_Your task_
Count the lines in the records below that contain the word "black". Reply with that number only.

_Stored rows_
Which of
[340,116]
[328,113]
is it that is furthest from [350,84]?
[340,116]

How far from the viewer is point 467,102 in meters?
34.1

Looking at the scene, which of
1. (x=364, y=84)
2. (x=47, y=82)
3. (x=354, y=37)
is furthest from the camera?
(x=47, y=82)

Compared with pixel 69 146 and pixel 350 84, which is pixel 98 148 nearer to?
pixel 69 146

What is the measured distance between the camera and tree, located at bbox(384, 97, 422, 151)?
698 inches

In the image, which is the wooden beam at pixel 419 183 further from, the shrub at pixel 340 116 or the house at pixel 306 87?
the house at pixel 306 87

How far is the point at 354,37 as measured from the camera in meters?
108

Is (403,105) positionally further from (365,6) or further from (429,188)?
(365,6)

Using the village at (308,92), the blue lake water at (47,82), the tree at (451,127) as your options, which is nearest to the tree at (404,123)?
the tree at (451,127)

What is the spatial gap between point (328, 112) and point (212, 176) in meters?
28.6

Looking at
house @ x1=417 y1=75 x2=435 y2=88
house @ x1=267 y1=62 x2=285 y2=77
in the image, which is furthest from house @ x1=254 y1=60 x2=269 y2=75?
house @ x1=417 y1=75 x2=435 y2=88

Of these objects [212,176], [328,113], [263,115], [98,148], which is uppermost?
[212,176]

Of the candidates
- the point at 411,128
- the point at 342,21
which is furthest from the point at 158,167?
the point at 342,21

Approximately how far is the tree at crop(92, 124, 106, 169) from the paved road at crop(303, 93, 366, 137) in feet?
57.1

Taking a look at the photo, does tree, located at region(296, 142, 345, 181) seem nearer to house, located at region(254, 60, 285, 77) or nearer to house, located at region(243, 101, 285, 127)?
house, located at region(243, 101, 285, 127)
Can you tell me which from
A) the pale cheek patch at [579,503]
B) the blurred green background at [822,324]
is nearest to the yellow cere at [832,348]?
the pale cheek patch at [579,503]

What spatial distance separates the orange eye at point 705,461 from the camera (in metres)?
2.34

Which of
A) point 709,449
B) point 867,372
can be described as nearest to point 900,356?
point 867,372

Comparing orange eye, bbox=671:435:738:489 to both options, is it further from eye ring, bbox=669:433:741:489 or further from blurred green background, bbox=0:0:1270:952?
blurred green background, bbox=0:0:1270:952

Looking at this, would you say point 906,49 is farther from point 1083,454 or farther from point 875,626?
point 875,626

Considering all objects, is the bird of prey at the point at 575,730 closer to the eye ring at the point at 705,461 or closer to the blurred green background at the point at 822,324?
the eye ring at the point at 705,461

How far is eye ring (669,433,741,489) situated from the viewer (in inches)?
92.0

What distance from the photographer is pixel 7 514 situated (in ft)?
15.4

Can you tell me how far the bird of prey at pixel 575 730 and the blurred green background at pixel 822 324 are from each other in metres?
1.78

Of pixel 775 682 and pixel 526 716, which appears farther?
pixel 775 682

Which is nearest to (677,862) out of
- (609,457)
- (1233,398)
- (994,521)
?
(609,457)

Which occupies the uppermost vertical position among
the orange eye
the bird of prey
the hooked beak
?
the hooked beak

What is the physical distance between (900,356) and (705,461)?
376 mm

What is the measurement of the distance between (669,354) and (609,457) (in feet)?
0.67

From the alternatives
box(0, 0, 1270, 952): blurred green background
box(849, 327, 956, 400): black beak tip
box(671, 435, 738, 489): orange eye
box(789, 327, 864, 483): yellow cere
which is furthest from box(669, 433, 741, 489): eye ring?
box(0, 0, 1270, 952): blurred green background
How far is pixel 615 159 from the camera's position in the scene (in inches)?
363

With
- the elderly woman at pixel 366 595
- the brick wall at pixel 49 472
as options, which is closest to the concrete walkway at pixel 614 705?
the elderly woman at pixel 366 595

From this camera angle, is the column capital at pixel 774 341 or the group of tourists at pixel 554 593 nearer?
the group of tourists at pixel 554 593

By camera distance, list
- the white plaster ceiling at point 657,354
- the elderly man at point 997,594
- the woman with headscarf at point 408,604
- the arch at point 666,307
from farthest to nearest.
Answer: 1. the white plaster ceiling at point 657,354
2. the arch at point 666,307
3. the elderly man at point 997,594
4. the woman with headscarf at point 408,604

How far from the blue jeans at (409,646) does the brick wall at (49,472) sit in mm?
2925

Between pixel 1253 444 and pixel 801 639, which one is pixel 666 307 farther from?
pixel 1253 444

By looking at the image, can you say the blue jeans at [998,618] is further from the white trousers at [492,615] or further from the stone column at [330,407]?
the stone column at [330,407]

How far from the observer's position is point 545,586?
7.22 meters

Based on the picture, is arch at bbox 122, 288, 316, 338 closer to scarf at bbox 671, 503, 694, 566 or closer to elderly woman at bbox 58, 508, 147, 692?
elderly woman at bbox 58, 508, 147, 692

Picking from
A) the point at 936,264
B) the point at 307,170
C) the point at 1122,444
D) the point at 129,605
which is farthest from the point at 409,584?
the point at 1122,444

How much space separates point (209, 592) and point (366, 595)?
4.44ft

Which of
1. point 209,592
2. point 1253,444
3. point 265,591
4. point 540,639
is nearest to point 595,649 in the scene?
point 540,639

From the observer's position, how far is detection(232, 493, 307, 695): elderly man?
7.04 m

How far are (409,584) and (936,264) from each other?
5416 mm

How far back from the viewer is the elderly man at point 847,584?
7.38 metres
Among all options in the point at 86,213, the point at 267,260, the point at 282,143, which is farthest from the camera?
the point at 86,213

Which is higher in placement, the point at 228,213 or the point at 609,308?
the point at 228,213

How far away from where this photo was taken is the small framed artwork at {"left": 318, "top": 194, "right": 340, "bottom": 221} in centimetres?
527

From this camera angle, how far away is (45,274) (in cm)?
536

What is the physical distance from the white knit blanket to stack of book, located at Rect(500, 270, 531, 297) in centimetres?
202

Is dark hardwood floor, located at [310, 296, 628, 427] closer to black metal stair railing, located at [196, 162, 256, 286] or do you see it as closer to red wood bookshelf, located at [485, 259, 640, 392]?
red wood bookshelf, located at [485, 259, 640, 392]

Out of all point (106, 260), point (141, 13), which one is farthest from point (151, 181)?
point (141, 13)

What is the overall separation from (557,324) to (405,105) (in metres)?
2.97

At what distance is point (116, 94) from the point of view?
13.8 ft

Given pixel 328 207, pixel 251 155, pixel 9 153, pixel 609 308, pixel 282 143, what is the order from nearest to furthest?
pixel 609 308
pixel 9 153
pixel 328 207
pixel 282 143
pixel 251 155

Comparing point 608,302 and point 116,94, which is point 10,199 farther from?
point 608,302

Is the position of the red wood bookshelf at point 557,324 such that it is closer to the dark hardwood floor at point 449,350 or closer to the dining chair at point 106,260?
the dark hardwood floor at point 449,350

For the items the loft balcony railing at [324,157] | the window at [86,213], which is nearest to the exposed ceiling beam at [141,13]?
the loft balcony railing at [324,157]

_Written response_
2